= 原文节选 =
文章标签 java 自旋锁应用 c++ 多线程并发编程操作系统 文章分类 Java 后端开发

一、概念
临界区又称关键代码段，指的是一小段代码在执行前，需要独占一些资源。程序中通常将多线程同时访问的某个资源作为临界区，需要定义一个CRITICAL_SECTION类型的变量，然后调用InitializeCriticalSection的函数对变量进行初始化，只能用于单进程。临界区是非内核对象，只在用户态进行锁操作，速度快；互斥体是内核对象，在核心态进行锁操作，速度慢。
目的：防止数据一致性被破坏。
函数声明：

//初始化CRITICAL_SECTION变量 
//lpCriticalSection：一个CRITICAL_SECTION结构指针，表示用于初始化的临界区；
VOID InitializeCriticalSection(LPCRITICAL_SECTION lpCriticalSection )；
//判断是否有线程 在访问临界区资源，没有就改变CRITICAL_SECTION成员的值
//有线程在访问，就进入自旋状态
VOID WINAPI EnterCriticalSection(__inout LPCRITICAL_SECTION lpCriticalSection);
//释放资源函数
void WINAPI LeaveCriticalSection( _Inout_LPCRITICAL_SECTION lpCriticalSection);
//释放CRITICAL_SECTION结构体指针
void WINAPI DeleteCriticalSection(_Inout_ LPCRITICAL_SECTION lpCriticalSection);

二、自旋锁
程序访问共享资源的时候，未获得锁的线程处于等待状态，这个等待状态就是自旋，他区分与互斥锁。

= 任务要求 =
[A] 判断下列三项陈述是否与这篇讲临界区和自旋锁的文章相符，每项回答“是”或“否”，并原样引用起决定作用的原文词句：(i) 临界区是内核对象，在核心态进行锁操作；(ii) 临界区只能用于单进程；(iii) 有线程正在访问临界区资源时，调用 EnterCriticalSection 的线程会进入自旋状态。
[B] 接着这篇讲临界区和自旋锁的文章，从最后一句之后续写下去。

= 提取信息 =
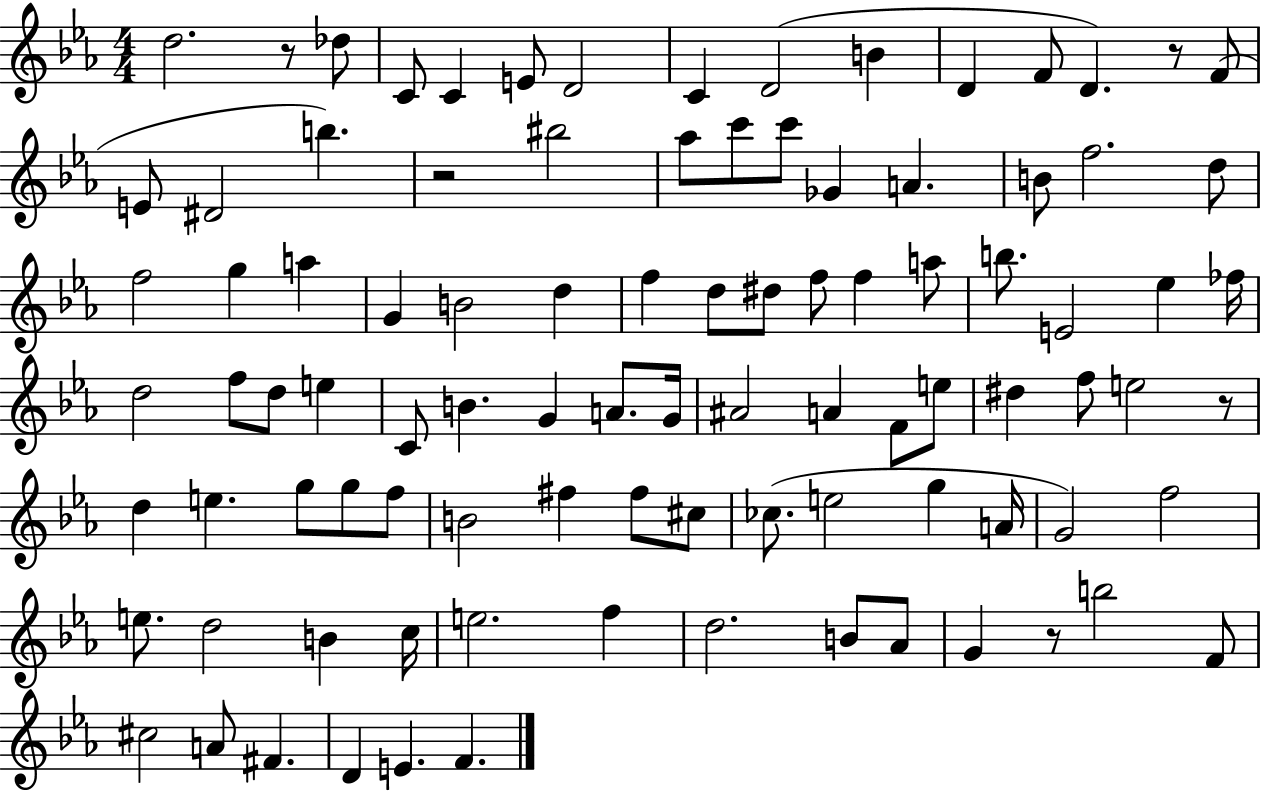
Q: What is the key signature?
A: EES major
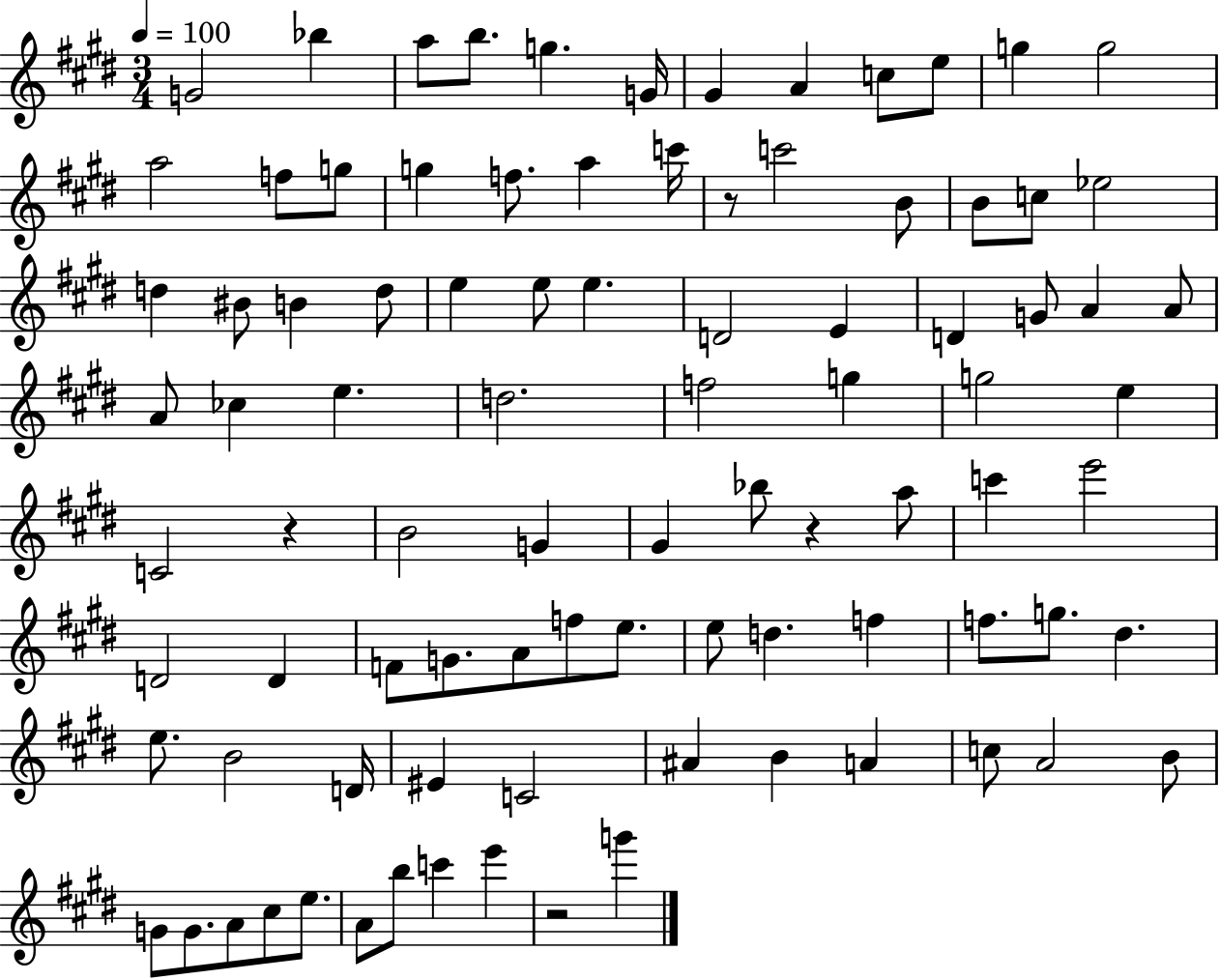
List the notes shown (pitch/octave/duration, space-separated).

G4/h Bb5/q A5/e B5/e. G5/q. G4/s G#4/q A4/q C5/e E5/e G5/q G5/h A5/h F5/e G5/e G5/q F5/e. A5/q C6/s R/e C6/h B4/e B4/e C5/e Eb5/h D5/q BIS4/e B4/q D5/e E5/q E5/e E5/q. D4/h E4/q D4/q G4/e A4/q A4/e A4/e CES5/q E5/q. D5/h. F5/h G5/q G5/h E5/q C4/h R/q B4/h G4/q G#4/q Bb5/e R/q A5/e C6/q E6/h D4/h D4/q F4/e G4/e. A4/e F5/e E5/e. E5/e D5/q. F5/q F5/e. G5/e. D#5/q. E5/e. B4/h D4/s EIS4/q C4/h A#4/q B4/q A4/q C5/e A4/h B4/e G4/e G4/e. A4/e C#5/e E5/e. A4/e B5/e C6/q E6/q R/h G6/q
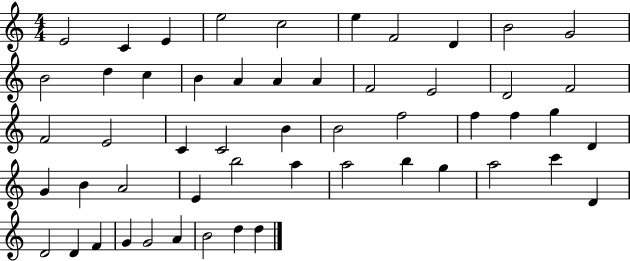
E4/h C4/q E4/q E5/h C5/h E5/q F4/h D4/q B4/h G4/h B4/h D5/q C5/q B4/q A4/q A4/q A4/q F4/h E4/h D4/h F4/h F4/h E4/h C4/q C4/h B4/q B4/h F5/h F5/q F5/q G5/q D4/q G4/q B4/q A4/h E4/q B5/h A5/q A5/h B5/q G5/q A5/h C6/q D4/q D4/h D4/q F4/q G4/q G4/h A4/q B4/h D5/q D5/q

= 逐题作答 =
[A]
(i) 否。原文：“临界区是非内核对象，只在用户态进行锁操作”
(ii) 是。原文：“只能用于单进程”
(iii) 是。原文：“有线程在访问，就进入自旋状态”

[B]
互斥锁：(放弃cpu)
互斥锁等不到锁时，线程会进入休眠，一旦资源被占用都会产生任务切换，任务切换涉及很多东西包括：保存原来的上下文，按调度算法选择新的任务，恢复新任务的上下文，修改cr3寄存器等都需要大量的时间；一旦涉及堵塞代价十分昂贵。
自旋锁（忙等，一直占着cpu）
当锁被其他线程占有时，获取锁的线程便会进入自旋，不断检测自旋锁的状态，一旦自旋锁被释放，线程便结束自旋，得到自旋锁的线程便可以执行临界区的代码，对于临界区的代码必须短小，否则其他线程会一直阻塞。
三、示例
临界区
临界区对象

#ifndef CAUTO_LOCK_H__
#define CAUTO_LOCK_H__
 
class CAutoLock
{
public:
	CAutoLock();
	~CAutoLock();
 
	void Lock();
	void UnLock();
 
private:
	CRITICAL_SECTION m_Section;
};
 
#endif

#include "stdafx.h"
#include "CAutoLock.h"
 
CAutoLock::CAutoLock()
{
	InitializeCriticalSection(&m_Section);
	//Lock();如果是用的时候只定义锁对象，可以不手动进入临界区和退出临界区
}
 
CAutoLock::~CAutoLock()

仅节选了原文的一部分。